Noah kisses my tears away, shushing me gently. “It’s okay. It really is. It’s only been a month since we took a break. We’ll get there.”
“Still, I— I miss the deeper connection I feel with you when you're inside me.”
Noah swallows hard. His breath heightens against my cheek. “T-the other day, I had an idea of something that might help with your pain.”
I pull back to meet his eyes. They roam to my lips, then to his hand rubbing my hip, then to my mark as my head tilts in primal submission. When his Alpha musk flourishes into desire, my thighs squeeze together. This time, Noah’s eyes fall straight to my aching groin.
His voice is quiet, but rough with want. “You know how Lycans lick our wounds, and we heal ten times faster?”
My heart flips. I squeeze my thighs tighter, unsure if he’s implying what I think he is.
“I thought... Maybe I could give you some extra attention there. With my mouth.” Noah drags in a deep lungful of my eager scent, his grip tightening on my hip to give me a soft squeeze. “Maybe it’d help.”
I flush to my neck, my hips squirming at the thought.
Noah’s stare ignites, hanging on my next move. His thumb rests tantalizingly close to my inner thigh. When my thighs part for him, he huffs.
“You want to try?”
“Yes,” I whisper.
Noah kisses me, long and deep before hoisting me into his arms.
I let out a surprised giggle through our kiss, but his eager hands on my ass urge my tongue into his mouth. When he drops me on the couch’s long sectional, climbing over me, he pauses, realizing his mistake.
“Shit. W-was that triggering?”
My eyes are wide, but more because I hadn’t remembered this was a problem.
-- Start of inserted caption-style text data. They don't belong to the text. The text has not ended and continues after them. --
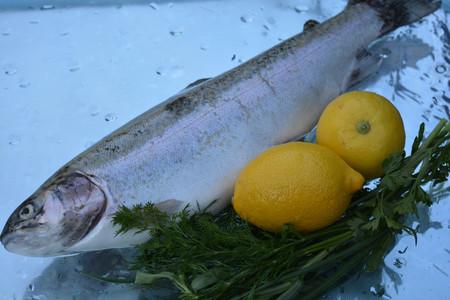 fish tank: Fish, reflected in water, lemons Stock Photo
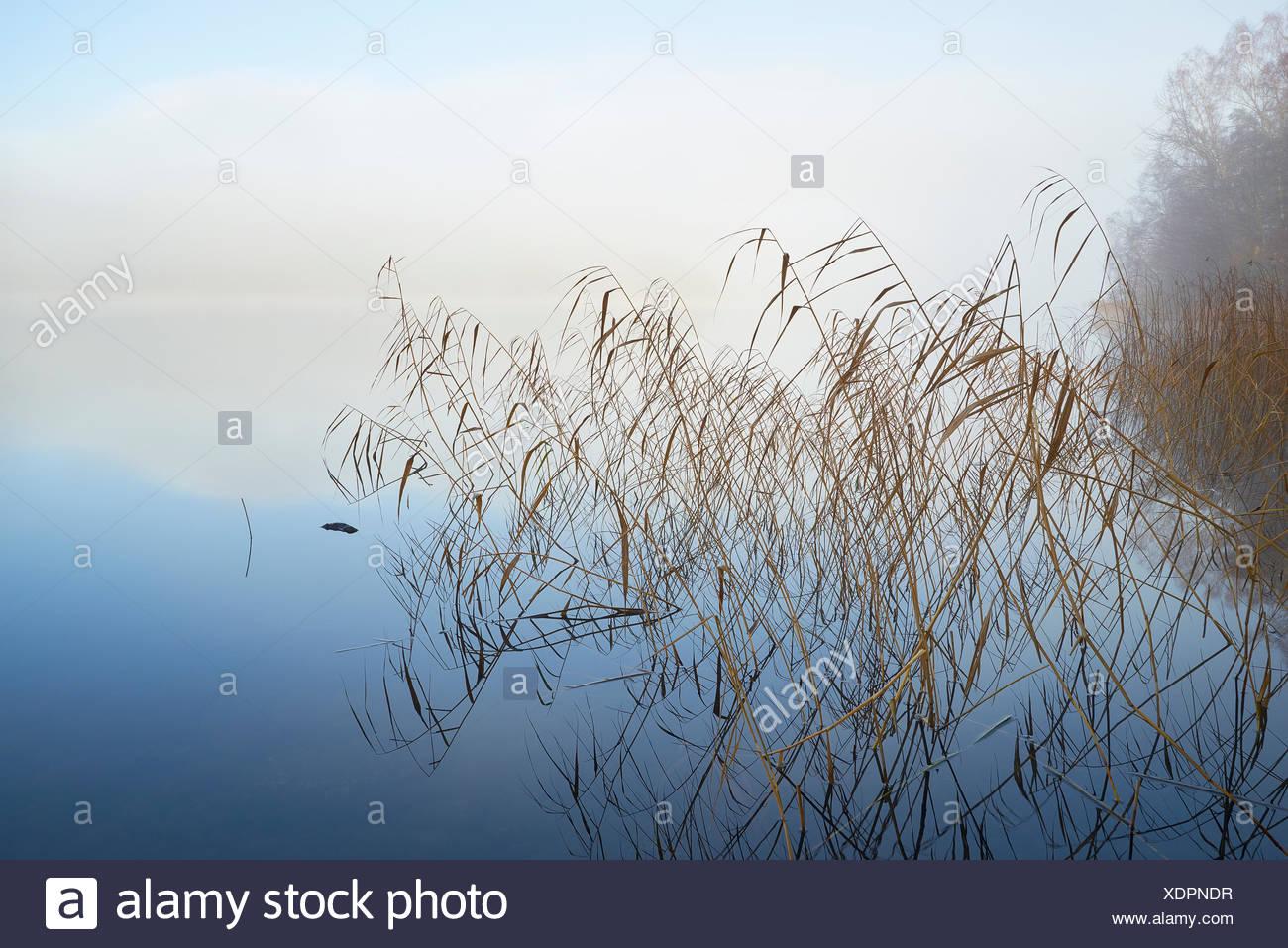 Sweden, Sodermanland, Bornsjon, Reed protruding from water - Stock Image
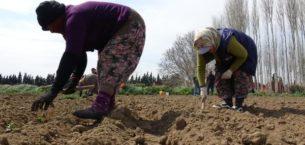 Çiftçiler, tarlada 'sosyal mesafe' ile üretimi sürdürüyor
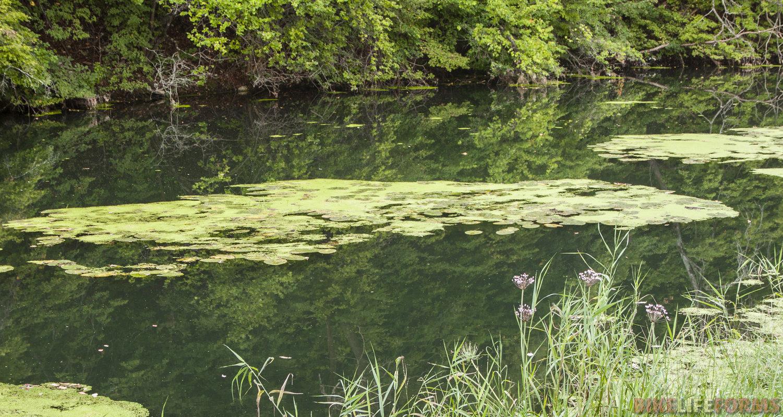 Плотина рядом, и Воргол стоит. Вода тут несколько теплее, чем в верховьях!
I gape at Noah’s wide form towering over me, amazed. “Actually, no. That was fine. I’m doing better much faster than I usually would, thanks to how patient you’ve been. I really do trust you, Noah.”
He breaks into a proud smile, and my heart soars. But as he strips my bottom half bare, softly parting my legs, my heart pounds into my ears.
Why am I so nervous? It’s not like we’ve never done this before.
Kneeling at the sectional’s end, Noah peeks up at me as he gives my clit a soft kiss. I suck in a sharp breath, my thighs twitching.
“I want to do this with the intention of healing your wounds,” Noah says.
I swallow hard, biting my lip. “T-thank you, Noah.”
Noah draws back, his hands sliding down my calves as he relaxes on his heels. “Is that actually okay with you? You seem uncertain.”
I sigh, rapidly tucking my hair behind my ears. “No one has done anything like this before for me. I don't know how to take it in.”
I’m surprised by my tears, especially as Noah’s curious expression melts into sadness with me.
“I just know what it’s like. Trauma hurts like a physical wound,” Noah says.